REQUIRED ACTION
Print the lines that run from the line with "family: Phalangeridae" to the line with "category: possum", keeping both end lines, exactly as they appear in the entries below, and nothing else.

- - - - - - -

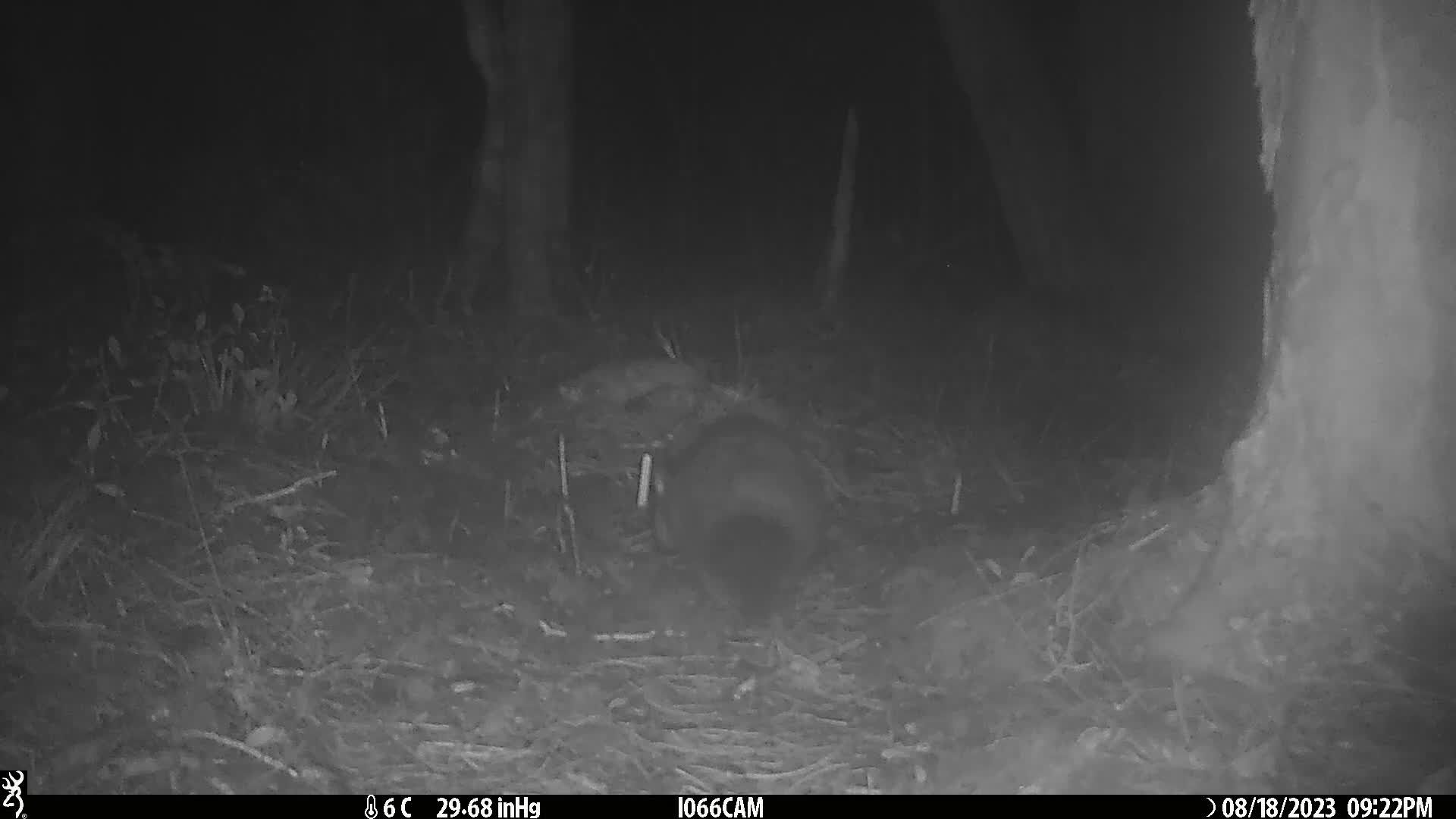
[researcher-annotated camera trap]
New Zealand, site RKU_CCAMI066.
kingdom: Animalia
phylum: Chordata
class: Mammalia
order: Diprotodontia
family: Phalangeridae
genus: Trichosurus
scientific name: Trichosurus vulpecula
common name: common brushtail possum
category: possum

- - - - - - -

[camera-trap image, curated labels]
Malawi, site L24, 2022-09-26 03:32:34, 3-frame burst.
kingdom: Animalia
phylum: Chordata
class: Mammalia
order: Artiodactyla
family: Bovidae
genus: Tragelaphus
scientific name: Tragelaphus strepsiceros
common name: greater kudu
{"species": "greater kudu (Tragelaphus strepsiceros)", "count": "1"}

- - - - - - -

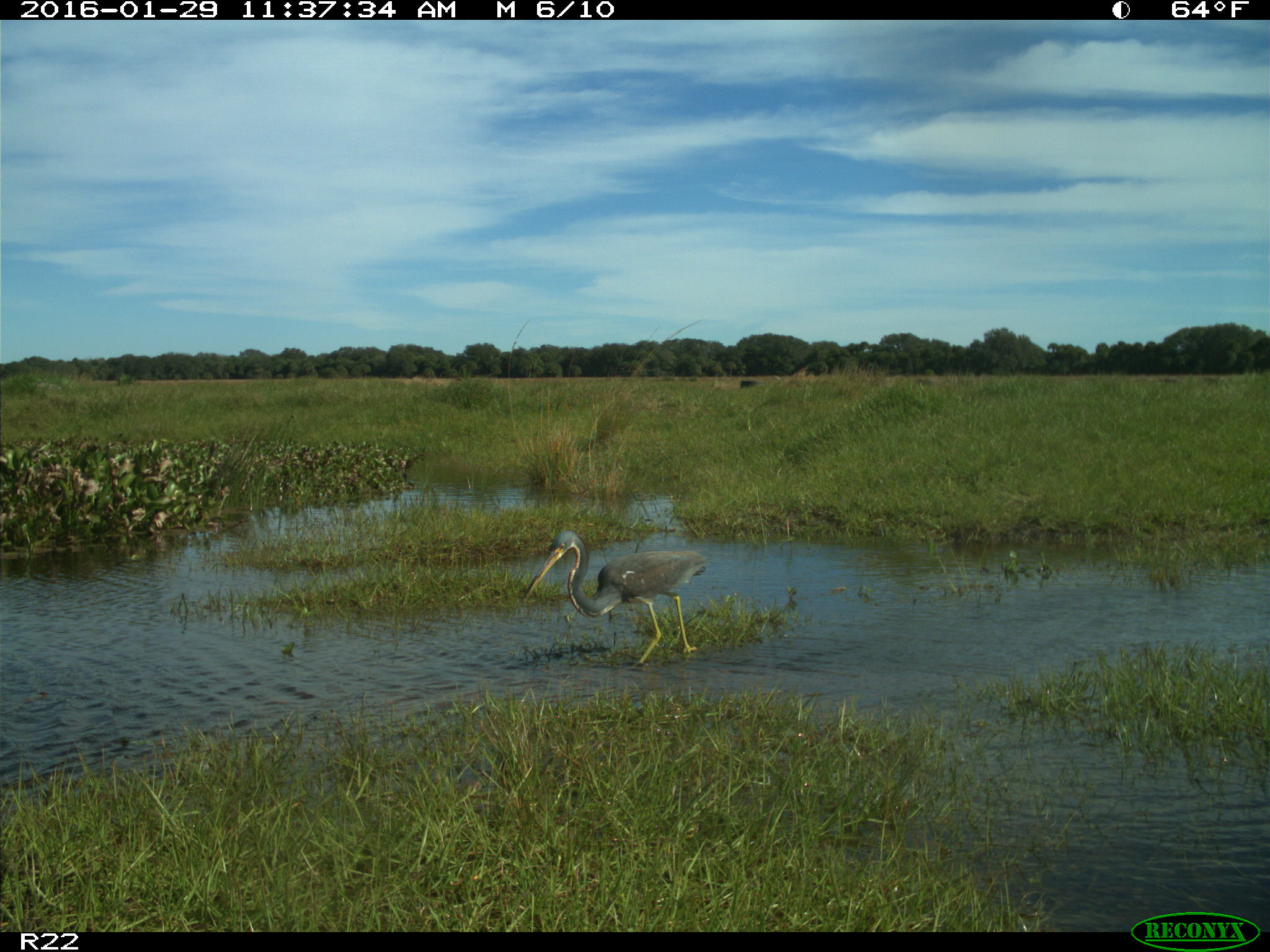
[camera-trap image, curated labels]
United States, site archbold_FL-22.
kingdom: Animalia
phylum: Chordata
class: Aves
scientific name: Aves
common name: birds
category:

- - - - - - -

EXPECTED OUTPUT
family: Phalangeridae
genus: Trichosurus
scientific name: Trichosurus vulpecula
common name: common brushtail possum
category: possum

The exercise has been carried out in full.